● **EXERCISE GOAL**
Find each line in the items below that contains the word "vantage" and copy those lines out in full.

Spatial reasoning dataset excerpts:
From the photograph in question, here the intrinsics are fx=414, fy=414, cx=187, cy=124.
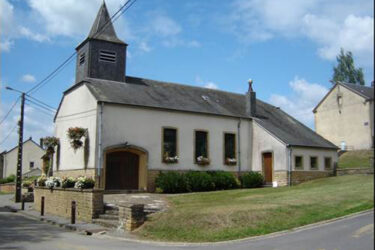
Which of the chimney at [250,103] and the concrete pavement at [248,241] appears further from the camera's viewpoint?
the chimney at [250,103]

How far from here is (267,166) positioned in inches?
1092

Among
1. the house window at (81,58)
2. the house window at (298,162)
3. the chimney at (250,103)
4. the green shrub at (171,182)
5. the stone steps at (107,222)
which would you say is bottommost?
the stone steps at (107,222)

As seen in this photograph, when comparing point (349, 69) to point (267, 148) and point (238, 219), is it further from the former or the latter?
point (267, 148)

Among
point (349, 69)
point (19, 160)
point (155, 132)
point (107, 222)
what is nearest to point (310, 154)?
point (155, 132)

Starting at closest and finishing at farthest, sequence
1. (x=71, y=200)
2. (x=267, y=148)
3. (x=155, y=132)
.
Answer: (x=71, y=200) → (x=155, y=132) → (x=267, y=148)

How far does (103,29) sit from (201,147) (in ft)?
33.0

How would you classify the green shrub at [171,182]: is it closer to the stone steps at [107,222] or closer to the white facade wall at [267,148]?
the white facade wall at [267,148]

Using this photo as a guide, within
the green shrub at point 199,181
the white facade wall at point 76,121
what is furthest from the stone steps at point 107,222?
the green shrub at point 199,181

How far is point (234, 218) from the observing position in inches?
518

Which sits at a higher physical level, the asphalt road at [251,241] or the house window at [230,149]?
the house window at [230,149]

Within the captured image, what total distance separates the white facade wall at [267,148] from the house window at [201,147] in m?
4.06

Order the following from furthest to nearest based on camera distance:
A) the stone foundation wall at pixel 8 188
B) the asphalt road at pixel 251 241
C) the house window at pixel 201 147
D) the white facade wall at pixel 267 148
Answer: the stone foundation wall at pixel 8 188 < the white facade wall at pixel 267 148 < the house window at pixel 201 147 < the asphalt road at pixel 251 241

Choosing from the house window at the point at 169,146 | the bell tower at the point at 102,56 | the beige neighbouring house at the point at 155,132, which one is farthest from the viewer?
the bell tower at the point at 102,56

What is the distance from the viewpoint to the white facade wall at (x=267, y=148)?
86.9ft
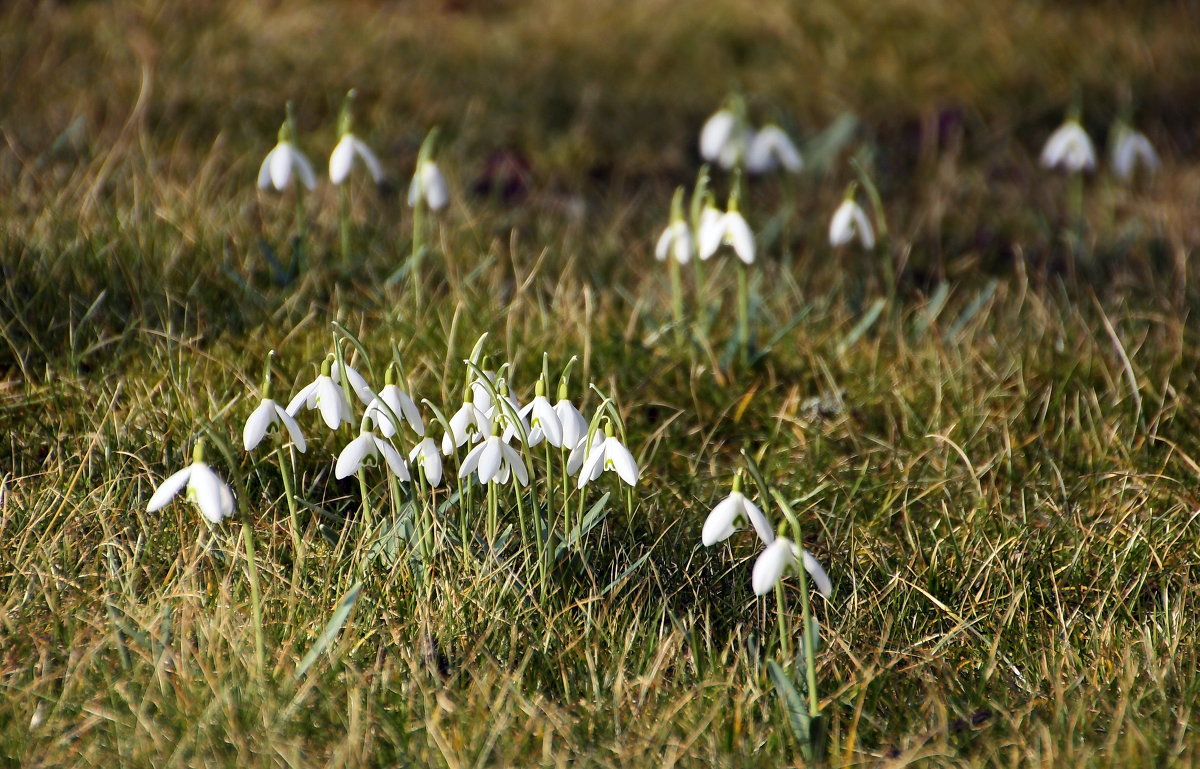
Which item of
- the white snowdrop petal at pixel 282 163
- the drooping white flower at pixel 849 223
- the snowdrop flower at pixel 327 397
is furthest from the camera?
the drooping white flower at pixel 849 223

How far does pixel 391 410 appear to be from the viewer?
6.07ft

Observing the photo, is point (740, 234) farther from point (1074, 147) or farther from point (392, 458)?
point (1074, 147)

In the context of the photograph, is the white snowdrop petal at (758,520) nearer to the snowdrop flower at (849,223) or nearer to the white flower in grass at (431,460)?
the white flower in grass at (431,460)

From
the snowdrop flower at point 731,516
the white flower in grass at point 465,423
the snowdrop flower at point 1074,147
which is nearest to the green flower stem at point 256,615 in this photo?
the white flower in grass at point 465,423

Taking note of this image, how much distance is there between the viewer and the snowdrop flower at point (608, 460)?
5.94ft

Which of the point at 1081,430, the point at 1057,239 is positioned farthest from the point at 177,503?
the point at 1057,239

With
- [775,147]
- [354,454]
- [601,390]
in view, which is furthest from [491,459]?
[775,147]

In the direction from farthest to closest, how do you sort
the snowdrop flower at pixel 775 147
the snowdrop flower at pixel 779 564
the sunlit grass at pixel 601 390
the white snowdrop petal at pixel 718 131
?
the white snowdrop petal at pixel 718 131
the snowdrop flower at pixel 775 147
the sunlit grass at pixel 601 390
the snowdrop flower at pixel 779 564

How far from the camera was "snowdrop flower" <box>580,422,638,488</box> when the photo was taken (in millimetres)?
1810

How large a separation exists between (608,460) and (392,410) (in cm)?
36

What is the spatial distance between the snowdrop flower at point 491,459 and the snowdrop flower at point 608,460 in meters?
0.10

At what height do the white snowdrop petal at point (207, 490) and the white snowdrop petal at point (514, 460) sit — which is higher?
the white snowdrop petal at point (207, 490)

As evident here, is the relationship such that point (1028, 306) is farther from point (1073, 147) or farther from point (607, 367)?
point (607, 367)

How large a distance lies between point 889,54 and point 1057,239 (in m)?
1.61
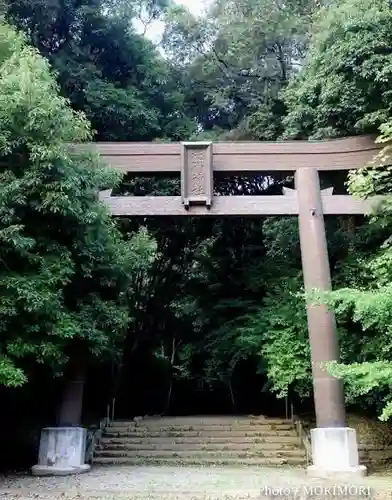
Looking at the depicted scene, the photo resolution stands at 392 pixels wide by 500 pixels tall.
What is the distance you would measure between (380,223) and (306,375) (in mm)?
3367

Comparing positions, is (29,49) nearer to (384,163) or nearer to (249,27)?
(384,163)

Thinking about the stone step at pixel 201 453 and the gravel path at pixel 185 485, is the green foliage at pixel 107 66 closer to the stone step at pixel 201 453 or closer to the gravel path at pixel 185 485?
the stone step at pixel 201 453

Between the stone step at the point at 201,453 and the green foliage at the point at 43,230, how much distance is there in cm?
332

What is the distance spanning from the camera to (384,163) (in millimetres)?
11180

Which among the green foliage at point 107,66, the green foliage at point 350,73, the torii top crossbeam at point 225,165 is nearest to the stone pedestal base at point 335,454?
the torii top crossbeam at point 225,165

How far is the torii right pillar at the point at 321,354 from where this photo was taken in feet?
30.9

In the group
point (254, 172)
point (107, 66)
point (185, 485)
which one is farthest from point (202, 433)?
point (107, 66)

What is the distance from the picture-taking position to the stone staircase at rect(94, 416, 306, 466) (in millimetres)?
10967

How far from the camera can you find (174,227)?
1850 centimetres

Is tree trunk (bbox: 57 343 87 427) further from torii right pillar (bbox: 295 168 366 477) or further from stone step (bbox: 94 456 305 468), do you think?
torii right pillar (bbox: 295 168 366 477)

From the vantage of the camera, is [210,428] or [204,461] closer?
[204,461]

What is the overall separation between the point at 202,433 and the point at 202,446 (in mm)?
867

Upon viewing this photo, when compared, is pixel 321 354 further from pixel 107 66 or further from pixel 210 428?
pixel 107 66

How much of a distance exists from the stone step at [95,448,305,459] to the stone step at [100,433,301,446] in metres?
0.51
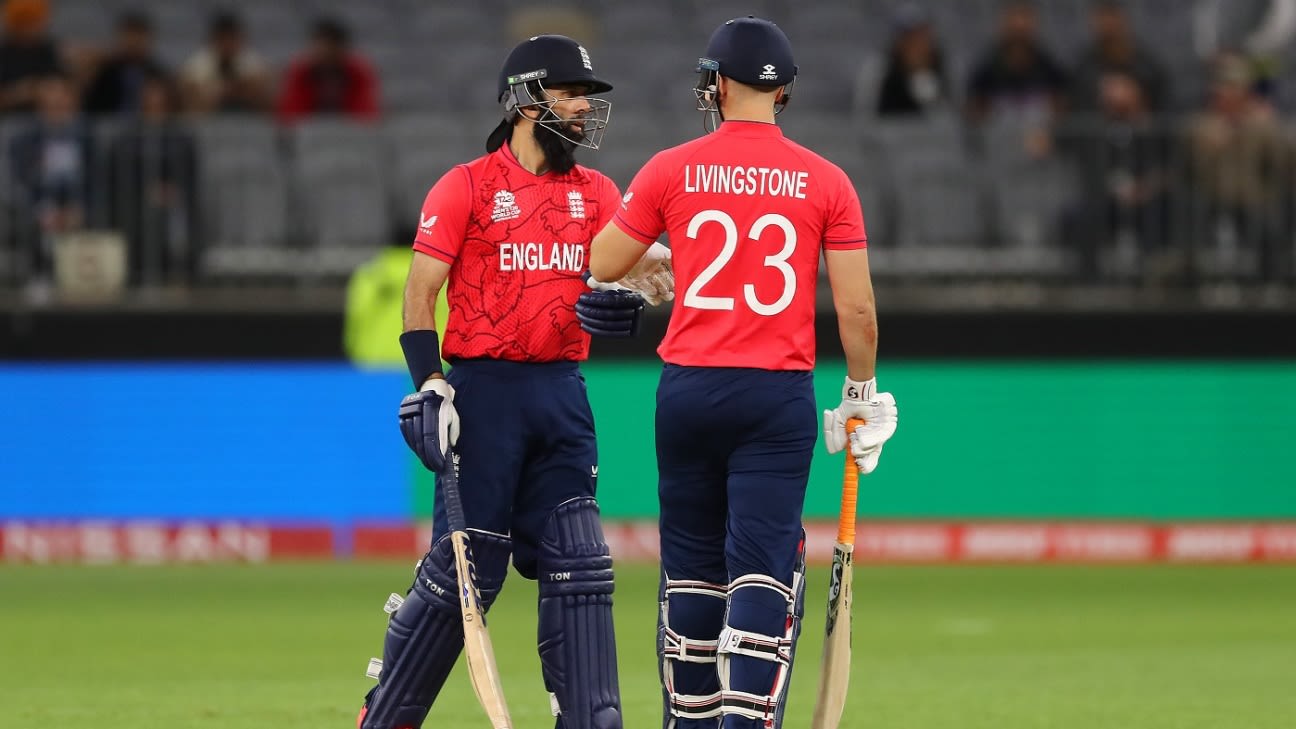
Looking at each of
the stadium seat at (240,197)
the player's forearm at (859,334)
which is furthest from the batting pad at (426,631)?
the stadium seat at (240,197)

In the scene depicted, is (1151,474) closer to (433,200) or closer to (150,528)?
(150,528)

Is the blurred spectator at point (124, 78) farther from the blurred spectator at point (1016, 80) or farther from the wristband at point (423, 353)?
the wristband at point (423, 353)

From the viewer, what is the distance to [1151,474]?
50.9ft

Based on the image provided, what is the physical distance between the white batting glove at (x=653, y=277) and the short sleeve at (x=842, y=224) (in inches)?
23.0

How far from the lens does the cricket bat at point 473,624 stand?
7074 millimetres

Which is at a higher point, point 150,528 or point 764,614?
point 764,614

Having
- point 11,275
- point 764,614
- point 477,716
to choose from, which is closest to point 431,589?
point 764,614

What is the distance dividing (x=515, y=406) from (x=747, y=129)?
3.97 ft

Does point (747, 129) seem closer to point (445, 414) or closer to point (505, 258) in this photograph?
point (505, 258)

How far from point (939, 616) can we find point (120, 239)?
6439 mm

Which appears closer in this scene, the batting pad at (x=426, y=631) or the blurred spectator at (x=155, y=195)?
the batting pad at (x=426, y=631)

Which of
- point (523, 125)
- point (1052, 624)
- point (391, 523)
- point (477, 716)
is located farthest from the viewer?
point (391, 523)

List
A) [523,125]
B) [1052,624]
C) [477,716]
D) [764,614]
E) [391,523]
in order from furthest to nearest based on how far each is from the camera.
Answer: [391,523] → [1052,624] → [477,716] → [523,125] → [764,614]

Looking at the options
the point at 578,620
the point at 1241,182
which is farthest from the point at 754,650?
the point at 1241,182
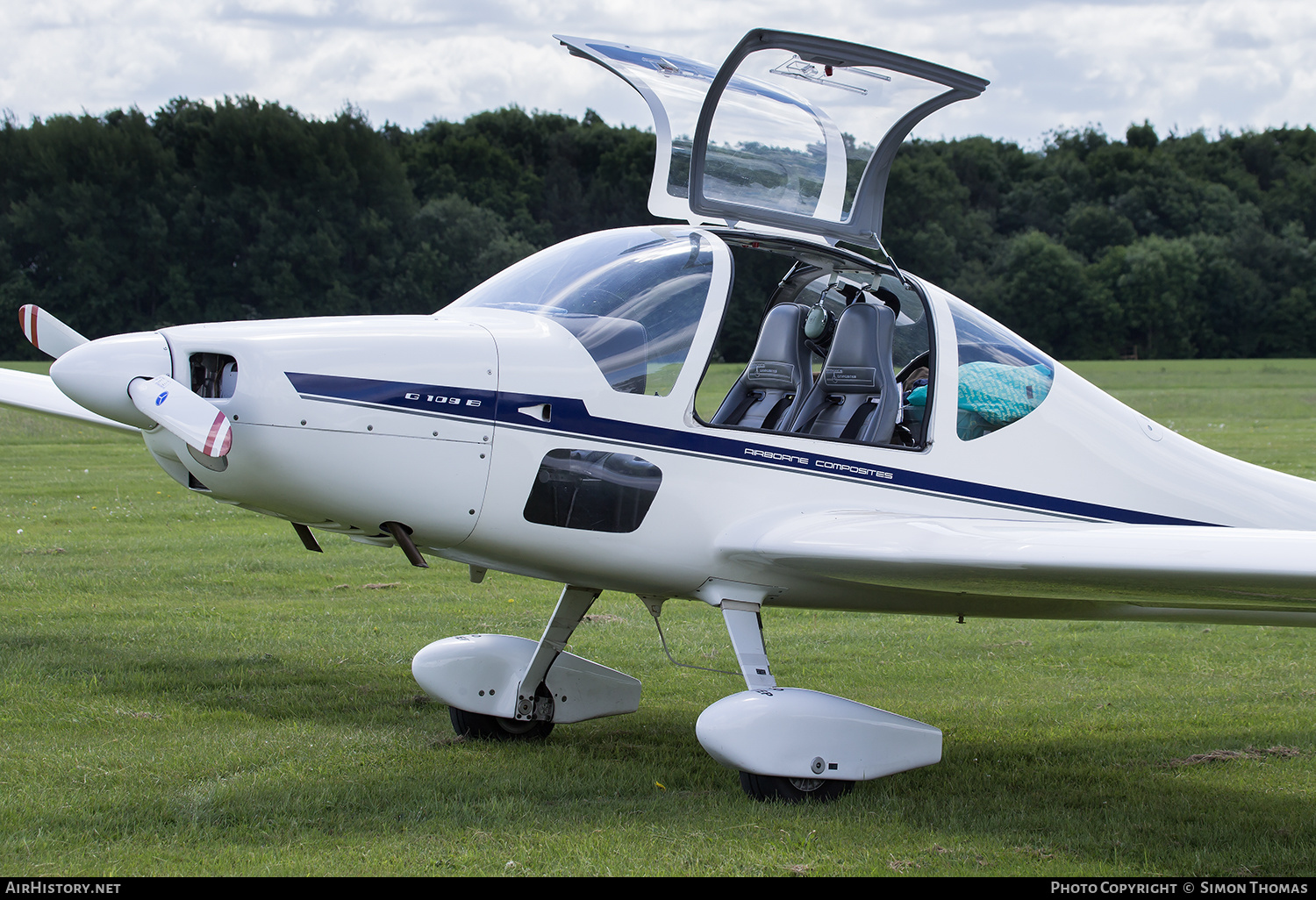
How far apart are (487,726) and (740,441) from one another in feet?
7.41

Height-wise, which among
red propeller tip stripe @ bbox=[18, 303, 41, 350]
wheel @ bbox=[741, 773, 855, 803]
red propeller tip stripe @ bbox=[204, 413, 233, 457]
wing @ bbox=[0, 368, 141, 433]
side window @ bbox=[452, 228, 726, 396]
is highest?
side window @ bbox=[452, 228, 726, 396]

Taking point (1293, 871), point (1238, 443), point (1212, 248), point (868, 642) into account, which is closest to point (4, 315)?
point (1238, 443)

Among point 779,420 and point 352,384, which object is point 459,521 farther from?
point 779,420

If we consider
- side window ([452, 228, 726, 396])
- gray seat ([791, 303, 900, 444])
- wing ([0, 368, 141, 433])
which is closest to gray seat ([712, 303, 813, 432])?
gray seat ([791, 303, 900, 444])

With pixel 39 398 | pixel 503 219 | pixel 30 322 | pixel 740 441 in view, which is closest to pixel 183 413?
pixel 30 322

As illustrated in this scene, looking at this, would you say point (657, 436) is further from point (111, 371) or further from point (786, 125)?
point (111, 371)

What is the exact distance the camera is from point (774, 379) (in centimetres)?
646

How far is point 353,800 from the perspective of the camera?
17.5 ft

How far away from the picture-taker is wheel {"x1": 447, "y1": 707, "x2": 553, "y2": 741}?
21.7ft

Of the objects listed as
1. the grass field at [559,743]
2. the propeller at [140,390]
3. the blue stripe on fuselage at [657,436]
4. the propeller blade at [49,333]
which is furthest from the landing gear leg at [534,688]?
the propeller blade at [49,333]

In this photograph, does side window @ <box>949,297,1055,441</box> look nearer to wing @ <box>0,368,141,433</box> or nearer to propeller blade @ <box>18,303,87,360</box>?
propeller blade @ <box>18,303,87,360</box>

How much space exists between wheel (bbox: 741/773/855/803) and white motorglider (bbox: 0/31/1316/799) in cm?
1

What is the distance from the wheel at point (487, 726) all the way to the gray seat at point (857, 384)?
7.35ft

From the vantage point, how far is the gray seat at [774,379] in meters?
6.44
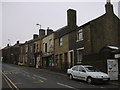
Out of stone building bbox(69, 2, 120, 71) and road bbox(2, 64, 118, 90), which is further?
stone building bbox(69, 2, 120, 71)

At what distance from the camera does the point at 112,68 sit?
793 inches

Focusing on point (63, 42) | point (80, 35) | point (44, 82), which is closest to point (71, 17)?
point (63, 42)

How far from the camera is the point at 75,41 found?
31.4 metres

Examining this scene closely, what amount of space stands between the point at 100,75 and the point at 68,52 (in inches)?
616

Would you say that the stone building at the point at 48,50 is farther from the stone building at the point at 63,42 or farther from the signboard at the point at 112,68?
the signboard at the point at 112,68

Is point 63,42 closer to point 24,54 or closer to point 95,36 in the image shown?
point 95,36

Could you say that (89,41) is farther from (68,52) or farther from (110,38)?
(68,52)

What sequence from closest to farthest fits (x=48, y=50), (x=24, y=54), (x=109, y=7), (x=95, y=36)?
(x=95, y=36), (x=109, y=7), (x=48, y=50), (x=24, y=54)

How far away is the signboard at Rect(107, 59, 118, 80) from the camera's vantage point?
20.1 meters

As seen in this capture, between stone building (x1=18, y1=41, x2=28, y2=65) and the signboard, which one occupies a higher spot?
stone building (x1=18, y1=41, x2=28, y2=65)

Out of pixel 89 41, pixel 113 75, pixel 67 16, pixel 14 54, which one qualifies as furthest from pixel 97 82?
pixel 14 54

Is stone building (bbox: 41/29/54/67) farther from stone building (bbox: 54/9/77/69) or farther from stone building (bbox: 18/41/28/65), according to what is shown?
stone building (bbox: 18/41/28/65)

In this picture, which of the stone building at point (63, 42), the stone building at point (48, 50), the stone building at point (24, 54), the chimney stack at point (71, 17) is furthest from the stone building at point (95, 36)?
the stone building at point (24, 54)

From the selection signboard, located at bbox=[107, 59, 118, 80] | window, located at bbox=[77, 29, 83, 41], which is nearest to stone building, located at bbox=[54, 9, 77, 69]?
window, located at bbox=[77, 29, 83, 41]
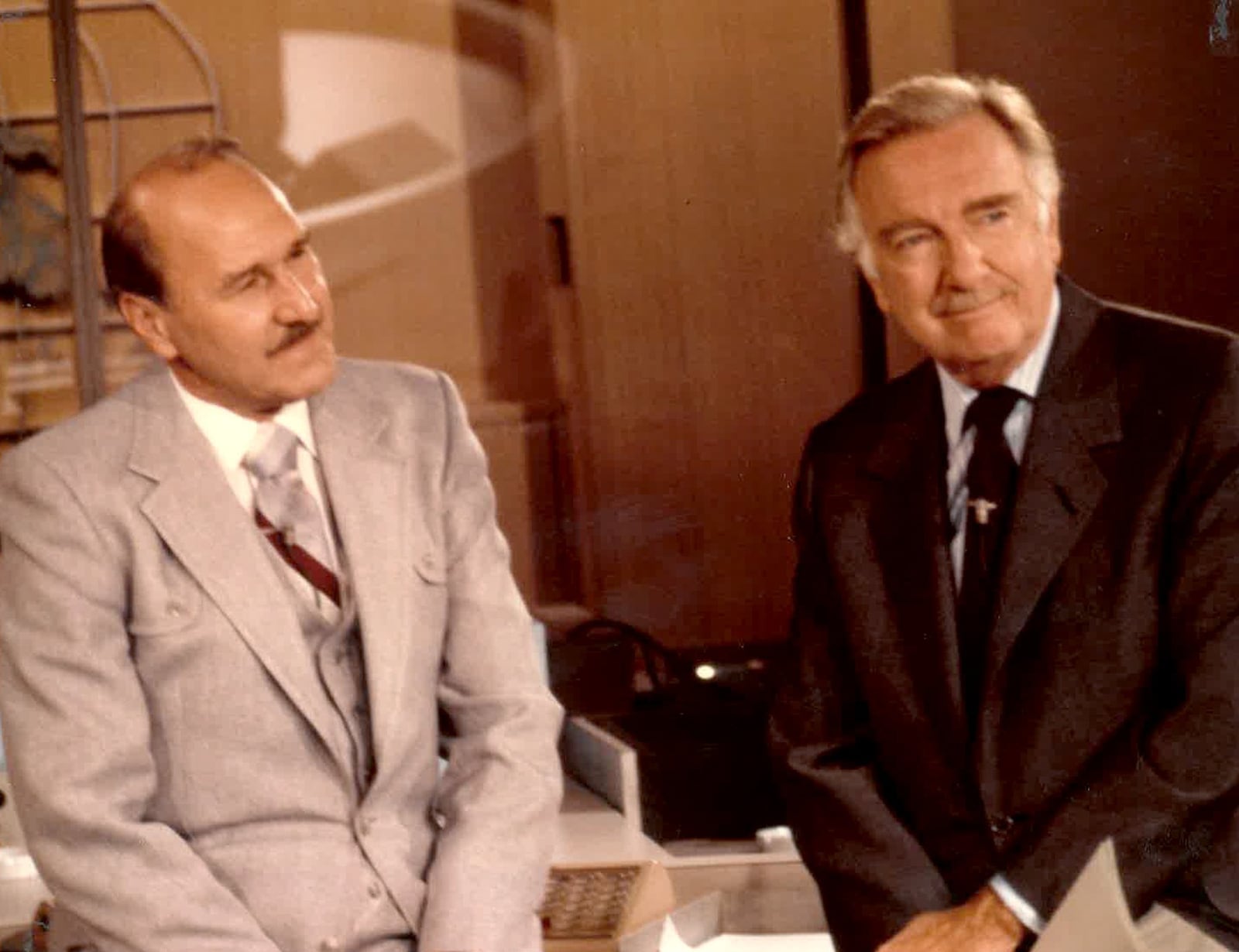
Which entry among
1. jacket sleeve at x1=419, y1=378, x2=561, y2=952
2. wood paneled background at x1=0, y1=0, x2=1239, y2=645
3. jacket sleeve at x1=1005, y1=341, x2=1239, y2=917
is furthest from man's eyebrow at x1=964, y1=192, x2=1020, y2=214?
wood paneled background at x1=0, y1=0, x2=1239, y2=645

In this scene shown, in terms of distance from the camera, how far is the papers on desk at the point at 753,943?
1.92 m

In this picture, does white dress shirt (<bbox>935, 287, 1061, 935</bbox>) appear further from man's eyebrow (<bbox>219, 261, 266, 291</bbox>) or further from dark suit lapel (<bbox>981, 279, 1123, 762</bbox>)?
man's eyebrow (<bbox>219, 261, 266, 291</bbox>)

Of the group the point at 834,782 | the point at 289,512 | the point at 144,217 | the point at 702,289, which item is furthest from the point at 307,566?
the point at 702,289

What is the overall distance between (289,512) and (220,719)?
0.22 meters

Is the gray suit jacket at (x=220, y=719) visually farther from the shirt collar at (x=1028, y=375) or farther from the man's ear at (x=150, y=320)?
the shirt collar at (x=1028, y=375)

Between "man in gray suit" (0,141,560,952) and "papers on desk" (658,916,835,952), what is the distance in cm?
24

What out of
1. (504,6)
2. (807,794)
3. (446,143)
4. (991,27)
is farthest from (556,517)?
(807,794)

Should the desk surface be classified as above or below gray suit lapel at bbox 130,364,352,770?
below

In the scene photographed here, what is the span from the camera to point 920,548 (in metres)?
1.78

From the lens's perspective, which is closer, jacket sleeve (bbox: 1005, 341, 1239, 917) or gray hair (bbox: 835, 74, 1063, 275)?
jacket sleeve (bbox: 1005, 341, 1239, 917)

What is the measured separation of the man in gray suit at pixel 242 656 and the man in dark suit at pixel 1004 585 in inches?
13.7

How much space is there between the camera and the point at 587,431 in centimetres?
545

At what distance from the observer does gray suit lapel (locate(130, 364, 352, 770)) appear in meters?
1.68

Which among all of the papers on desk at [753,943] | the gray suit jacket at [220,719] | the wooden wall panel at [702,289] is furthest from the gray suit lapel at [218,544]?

● **WRITTEN SOLUTION**
From the vantage of the camera, is [210,428] or [204,461] closer?
From the vantage point, how far is the gray seat at [774,379] in meters?
How far away is the signboard at Rect(107, 59, 118, 80) from the camera's vantage point?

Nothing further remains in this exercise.